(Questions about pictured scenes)
== == ==
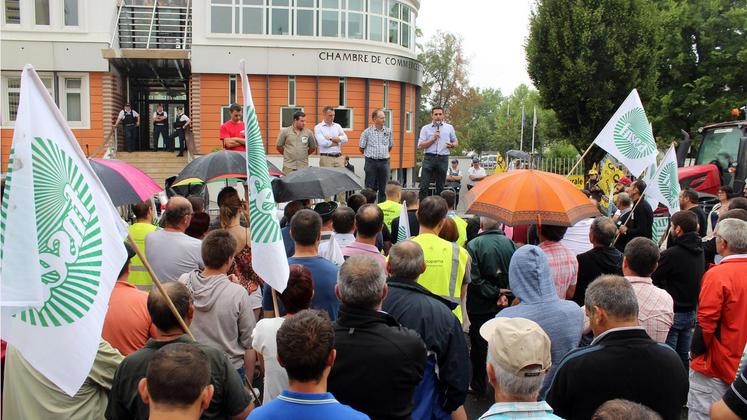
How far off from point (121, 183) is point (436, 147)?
7.13 meters

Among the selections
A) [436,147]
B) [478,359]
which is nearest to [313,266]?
[478,359]

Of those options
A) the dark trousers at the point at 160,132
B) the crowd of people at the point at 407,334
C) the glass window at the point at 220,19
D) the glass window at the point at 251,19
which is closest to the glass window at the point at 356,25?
the glass window at the point at 251,19

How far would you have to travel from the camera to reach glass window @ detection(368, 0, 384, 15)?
28.9m

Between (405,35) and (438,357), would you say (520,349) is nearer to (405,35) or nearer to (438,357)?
(438,357)

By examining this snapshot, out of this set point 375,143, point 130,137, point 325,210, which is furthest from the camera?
point 130,137

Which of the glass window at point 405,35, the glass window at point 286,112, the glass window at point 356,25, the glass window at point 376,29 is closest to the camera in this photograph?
the glass window at point 286,112

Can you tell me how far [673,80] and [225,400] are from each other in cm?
3404

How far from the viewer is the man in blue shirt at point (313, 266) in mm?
4543

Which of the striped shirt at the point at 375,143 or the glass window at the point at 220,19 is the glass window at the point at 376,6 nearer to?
the glass window at the point at 220,19

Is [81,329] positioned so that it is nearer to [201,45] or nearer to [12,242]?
[12,242]

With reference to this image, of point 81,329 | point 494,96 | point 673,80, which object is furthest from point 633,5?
→ point 494,96

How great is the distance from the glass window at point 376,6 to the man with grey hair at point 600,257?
24.9m

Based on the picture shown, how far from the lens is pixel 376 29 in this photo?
95.4ft

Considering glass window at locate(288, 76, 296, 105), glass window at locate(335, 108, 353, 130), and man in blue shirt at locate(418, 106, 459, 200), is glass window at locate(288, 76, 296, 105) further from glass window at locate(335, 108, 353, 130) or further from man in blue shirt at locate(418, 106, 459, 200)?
man in blue shirt at locate(418, 106, 459, 200)
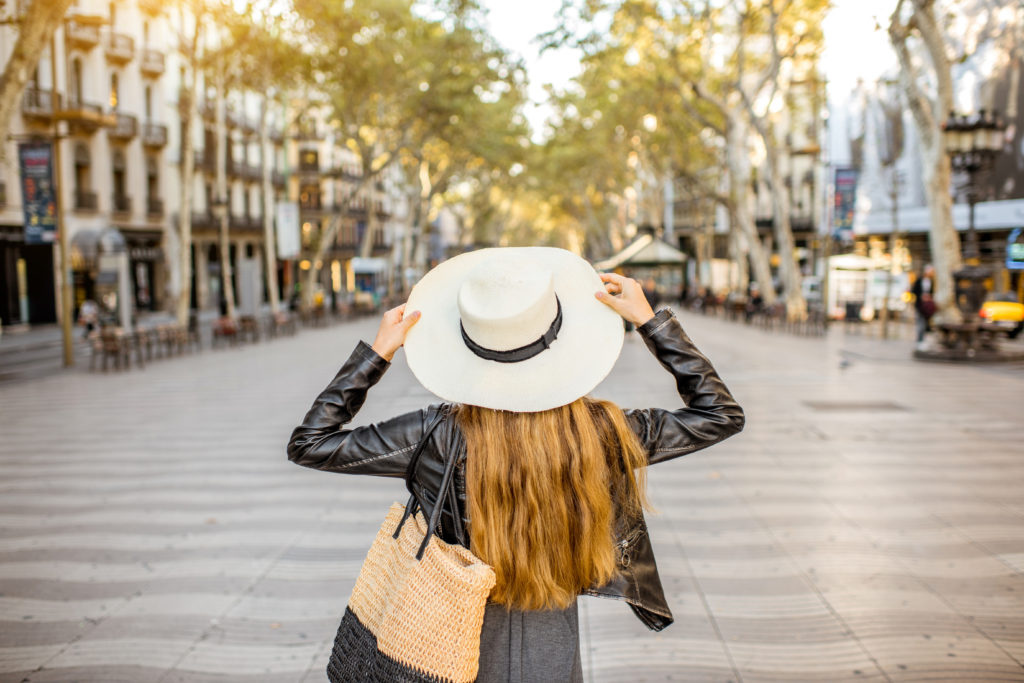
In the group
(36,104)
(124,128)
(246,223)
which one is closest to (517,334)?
(36,104)

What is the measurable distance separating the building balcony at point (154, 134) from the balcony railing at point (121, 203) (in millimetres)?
3005

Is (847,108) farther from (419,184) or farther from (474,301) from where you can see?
(474,301)

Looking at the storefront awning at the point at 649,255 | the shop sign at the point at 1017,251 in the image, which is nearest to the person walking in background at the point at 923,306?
the shop sign at the point at 1017,251

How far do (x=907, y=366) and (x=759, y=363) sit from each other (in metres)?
2.83

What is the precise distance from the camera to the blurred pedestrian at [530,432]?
6.79ft

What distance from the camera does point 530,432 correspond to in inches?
81.6

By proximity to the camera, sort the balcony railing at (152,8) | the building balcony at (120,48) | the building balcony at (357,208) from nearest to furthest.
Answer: the balcony railing at (152,8) < the building balcony at (120,48) < the building balcony at (357,208)

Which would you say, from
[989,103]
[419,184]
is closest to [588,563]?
[989,103]

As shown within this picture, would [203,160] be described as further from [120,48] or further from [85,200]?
[85,200]

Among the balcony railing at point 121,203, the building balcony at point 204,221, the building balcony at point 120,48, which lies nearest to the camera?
the building balcony at point 120,48

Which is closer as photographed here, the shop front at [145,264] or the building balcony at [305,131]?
the shop front at [145,264]

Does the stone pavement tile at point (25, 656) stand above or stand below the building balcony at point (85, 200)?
below

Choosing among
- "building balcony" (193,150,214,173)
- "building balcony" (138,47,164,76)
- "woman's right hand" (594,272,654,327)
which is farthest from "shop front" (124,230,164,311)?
"woman's right hand" (594,272,654,327)

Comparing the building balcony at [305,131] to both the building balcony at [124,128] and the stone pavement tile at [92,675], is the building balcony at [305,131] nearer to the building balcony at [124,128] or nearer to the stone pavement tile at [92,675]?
the building balcony at [124,128]
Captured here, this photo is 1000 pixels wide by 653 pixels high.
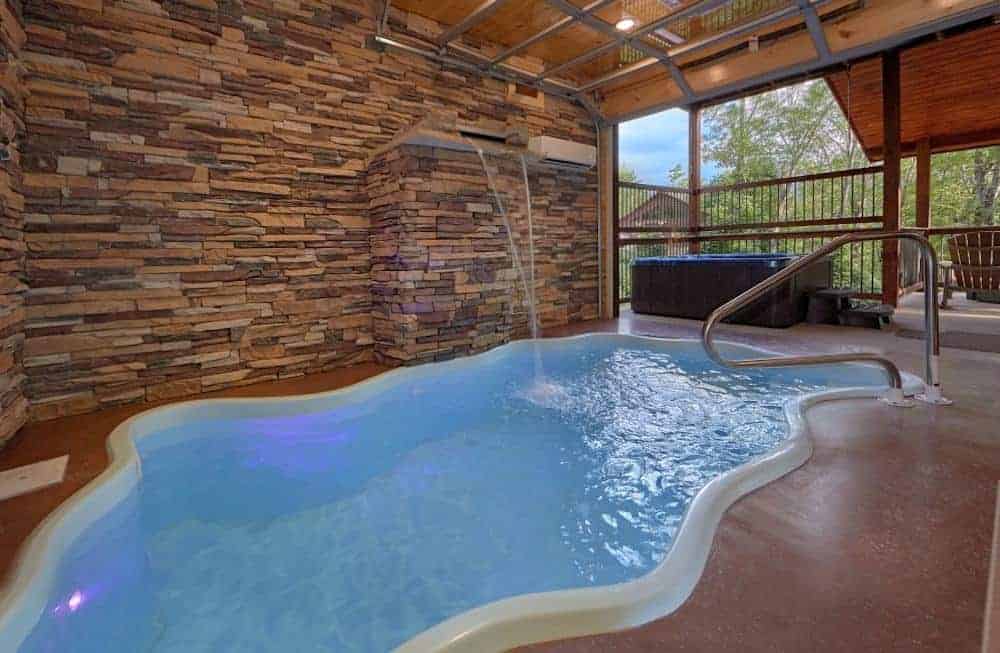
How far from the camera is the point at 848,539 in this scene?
4.45ft

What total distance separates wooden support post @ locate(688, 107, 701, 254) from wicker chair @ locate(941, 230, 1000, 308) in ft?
9.65

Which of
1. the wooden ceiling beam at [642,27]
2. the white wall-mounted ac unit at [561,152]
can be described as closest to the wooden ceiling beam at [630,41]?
the wooden ceiling beam at [642,27]

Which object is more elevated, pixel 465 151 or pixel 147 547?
pixel 465 151

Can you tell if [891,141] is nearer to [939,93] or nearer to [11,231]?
[939,93]

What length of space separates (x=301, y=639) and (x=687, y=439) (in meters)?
1.99

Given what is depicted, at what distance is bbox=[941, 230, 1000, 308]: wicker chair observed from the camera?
500 centimetres

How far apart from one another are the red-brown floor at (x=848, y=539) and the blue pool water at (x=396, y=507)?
1.05ft

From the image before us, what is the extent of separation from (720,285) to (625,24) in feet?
9.41

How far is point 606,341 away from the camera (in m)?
4.52

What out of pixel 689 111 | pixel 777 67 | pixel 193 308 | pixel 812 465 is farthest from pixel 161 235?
pixel 689 111

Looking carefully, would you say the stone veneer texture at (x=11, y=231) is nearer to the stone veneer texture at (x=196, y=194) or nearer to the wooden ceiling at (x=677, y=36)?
the stone veneer texture at (x=196, y=194)

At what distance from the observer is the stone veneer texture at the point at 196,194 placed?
265 cm

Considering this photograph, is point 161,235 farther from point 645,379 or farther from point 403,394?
point 645,379

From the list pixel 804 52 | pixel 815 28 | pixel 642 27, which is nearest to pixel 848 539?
pixel 642 27
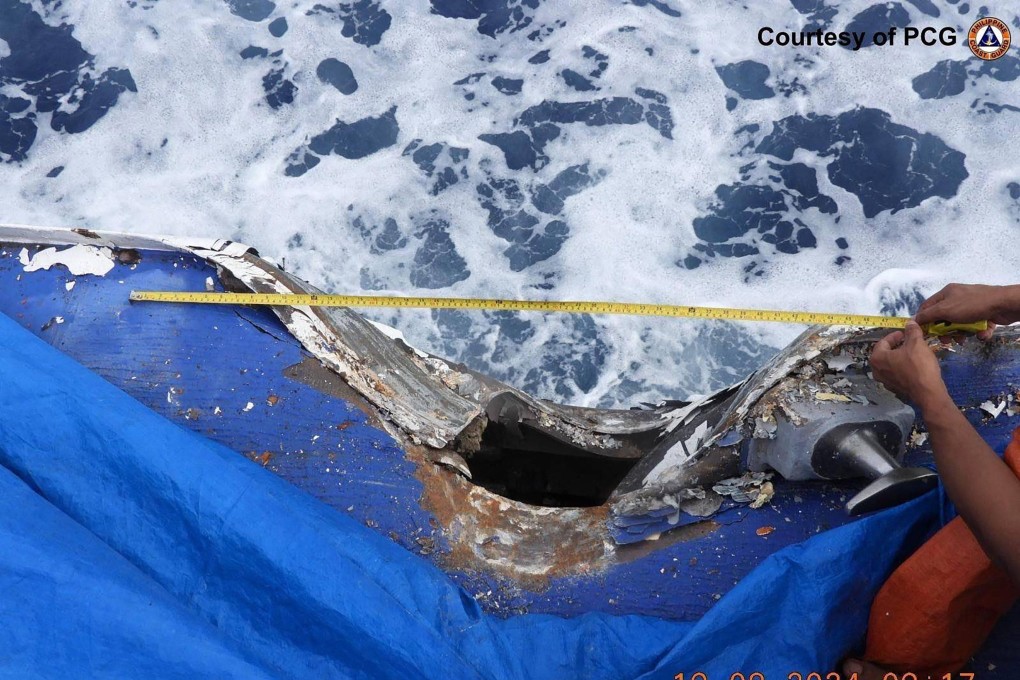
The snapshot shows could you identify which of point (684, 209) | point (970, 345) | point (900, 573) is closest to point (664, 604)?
point (900, 573)

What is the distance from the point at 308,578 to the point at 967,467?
4.09 ft

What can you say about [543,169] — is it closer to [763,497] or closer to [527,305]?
[527,305]

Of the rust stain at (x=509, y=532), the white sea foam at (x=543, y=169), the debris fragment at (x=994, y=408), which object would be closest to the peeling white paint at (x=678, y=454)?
the rust stain at (x=509, y=532)

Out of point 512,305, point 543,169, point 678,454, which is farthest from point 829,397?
point 543,169

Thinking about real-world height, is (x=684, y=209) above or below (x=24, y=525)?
below

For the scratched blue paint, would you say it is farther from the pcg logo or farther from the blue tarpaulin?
the pcg logo

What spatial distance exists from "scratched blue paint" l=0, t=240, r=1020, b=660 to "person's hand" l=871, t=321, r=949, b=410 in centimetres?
36

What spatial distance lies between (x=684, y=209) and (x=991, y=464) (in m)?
2.74

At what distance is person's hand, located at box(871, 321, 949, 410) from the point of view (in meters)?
1.36

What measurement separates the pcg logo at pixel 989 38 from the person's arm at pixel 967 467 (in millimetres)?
3536

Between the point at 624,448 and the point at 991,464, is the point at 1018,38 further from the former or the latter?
the point at 991,464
== == ==
*What the task requires*:
Switch every "camera" in the listing above to "photographer" and write the whole listing out again with nothing else changed. Leave the pictures out.

*Correct response*:
How far off from point (121, 183) is point (436, 147)?
7.13 meters

Among the selections
A) [436,147]
B) [478,359]
which is nearest to [313,266]?
[478,359]

Of those options
A) the dark trousers at the point at 160,132
B) the crowd of people at the point at 407,334
C) the glass window at the point at 220,19
D) the glass window at the point at 251,19
which is closest to the glass window at the point at 356,25?
the glass window at the point at 251,19

How far would you have to travel from the photographer to reach glass window @ detection(368, 0, 384, 15)?
28.9m

Between (405,35) and (438,357), would you say (520,349) is nearer to (405,35) or nearer to (438,357)?
(438,357)

By examining this snapshot, out of this set point 375,143, point 130,137, point 325,210, which is furthest from the photographer?
point 130,137

Which of the glass window at point 405,35, the glass window at point 286,112, the glass window at point 356,25, the glass window at point 376,29 is closest to the photographer in this photograph?
the glass window at point 286,112

Can you tell me how far [673,80] and [225,400] are from each other in cm?
3404

How far from the viewer is the man in blue shirt at point (313, 266) in mm?
4543

Which of the striped shirt at the point at 375,143 or the glass window at the point at 220,19 is the glass window at the point at 376,6 nearer to?
the glass window at the point at 220,19

Is [81,329] positioned so that it is nearer to [201,45] or nearer to [12,242]?
[12,242]

With reference to this image, of point 81,329 | point 494,96 | point 673,80, which object is furthest from point 633,5?
→ point 494,96

How great is the distance from the glass window at point 376,6 to the man with grey hair at point 600,257?
24.9m

Based on the picture shown, how far from the lens is pixel 376 29 in this photo?
95.4ft

Considering glass window at locate(288, 76, 296, 105), glass window at locate(335, 108, 353, 130), and man in blue shirt at locate(418, 106, 459, 200), is glass window at locate(288, 76, 296, 105) further from glass window at locate(335, 108, 353, 130) or further from man in blue shirt at locate(418, 106, 459, 200)?
man in blue shirt at locate(418, 106, 459, 200)
In the group
(36,104)
(124,128)
(246,223)
which one is closest to (517,334)?
(36,104)

What is the measurable distance separating the building balcony at point (154, 134) from the balcony railing at point (121, 203) (in millimetres)?
3005

Is (847,108) farther from (419,184) or farther from (474,301) from where you can see?
(474,301)

Looking at the storefront awning at the point at 649,255 | the shop sign at the point at 1017,251 in the image, which is nearest to the person walking in background at the point at 923,306?
the shop sign at the point at 1017,251

How far do (x=907, y=366) and (x=759, y=363) sit from each other (in metres)?
2.83

What is the precise distance from the photographer to the blurred pedestrian at [530,432]?
6.79ft

What distance from the photographer does point 530,432 correspond to in inches?
81.6

By proximity to the photographer, sort the balcony railing at (152,8) | the building balcony at (120,48) | the building balcony at (357,208) from nearest to furthest.
Answer: the balcony railing at (152,8) < the building balcony at (120,48) < the building balcony at (357,208)

Which would you say, from
[989,103]
[419,184]
is closest to [588,563]?
[989,103]

As shown within this picture, would [203,160] be described as further from [120,48] or further from [85,200]?
[85,200]

Among the balcony railing at point 121,203, the building balcony at point 204,221, the building balcony at point 120,48, which lies nearest to the photographer?
the building balcony at point 120,48

Which is closer as photographed here, the shop front at [145,264] or the building balcony at [305,131]?
the shop front at [145,264]

Does the stone pavement tile at point (25, 656) stand above or stand below the building balcony at point (85, 200)?
below

Choosing among
- "building balcony" (193,150,214,173)
- "building balcony" (138,47,164,76)
- "woman's right hand" (594,272,654,327)
which is farthest from "shop front" (124,230,164,311)?
"woman's right hand" (594,272,654,327)

Comparing the building balcony at [305,131] to both the building balcony at [124,128] and the stone pavement tile at [92,675], is the building balcony at [305,131] nearer to the building balcony at [124,128] or nearer to the stone pavement tile at [92,675]?
the building balcony at [124,128]
Captured here, this photo is 1000 pixels wide by 653 pixels high.
How far from the photographer is the point at 848,539 in this scene?
4.45ft

What total distance separates wooden support post @ locate(688, 107, 701, 254) from wicker chair @ locate(941, 230, 1000, 308) in ft?
9.65

Which of
1. the wooden ceiling beam at [642,27]
2. the white wall-mounted ac unit at [561,152]
can be described as closest to the wooden ceiling beam at [630,41]?
the wooden ceiling beam at [642,27]

Which object is more elevated, pixel 465 151 or pixel 147 547?
pixel 465 151

Can you tell if [891,141] is nearer to [939,93] or nearer to [11,231]?
[939,93]

What length of space separates (x=301, y=639) and (x=687, y=439) (in meters)?
1.99

Given what is depicted, at what distance is bbox=[941, 230, 1000, 308]: wicker chair observed from the photographer?
500 centimetres

How far apart from one another are the red-brown floor at (x=848, y=539) and the blue pool water at (x=396, y=507)?
1.05ft

From the image before us, what is the extent of separation from (720,285) to (625,24) in feet?
9.41

How far is point 606,341 away from the photographer (in m)?
4.52

What out of pixel 689 111 | pixel 777 67 | pixel 193 308 | pixel 812 465 is farthest from pixel 161 235?
pixel 689 111

Looking carefully, would you say the stone veneer texture at (x=11, y=231) is nearer to the stone veneer texture at (x=196, y=194) or nearer to the wooden ceiling at (x=677, y=36)?
the stone veneer texture at (x=196, y=194)

At what distance from the observer is the stone veneer texture at the point at 196,194 placed?
265 cm

Considering this photograph, is point 161,235 farther from point 645,379 or farther from point 403,394?
point 645,379

From the list pixel 804 52 | pixel 815 28 | pixel 642 27, which is nearest to pixel 848 539?
pixel 642 27
The snapshot shows could you identify which of point (684, 209) | point (970, 345) | point (900, 573) is closest to point (664, 604)?
point (900, 573)

What is the distance from the point at 308,578 to the point at 967,467?
4.09 ft

What can you say about [543,169] — is it closer to [763,497] or closer to [527,305]?
[527,305]

Of the rust stain at (x=509, y=532), the white sea foam at (x=543, y=169), the debris fragment at (x=994, y=408), which object would be closest to the peeling white paint at (x=678, y=454)?
the rust stain at (x=509, y=532)

Out of point 512,305, point 543,169, point 678,454, which is farthest from point 829,397?
point 543,169

Thinking about real-world height, is (x=684, y=209) above or below (x=24, y=525)?
below

For the scratched blue paint, would you say it is farther from the pcg logo or farther from the blue tarpaulin?
the pcg logo

What spatial distance exists from "scratched blue paint" l=0, t=240, r=1020, b=660 to "person's hand" l=871, t=321, r=949, b=410 in centimetres?
36

What spatial distance lies between (x=684, y=209) and (x=991, y=464) (in m)?
2.74

At what distance is person's hand, located at box(871, 321, 949, 410) from the point of view (in meters)?
1.36

What measurement separates the pcg logo at pixel 989 38 from the person's arm at pixel 967 467 (in millimetres)?
3536

Between the point at 624,448 and the point at 991,464, is the point at 1018,38 further from the former or the latter?
the point at 991,464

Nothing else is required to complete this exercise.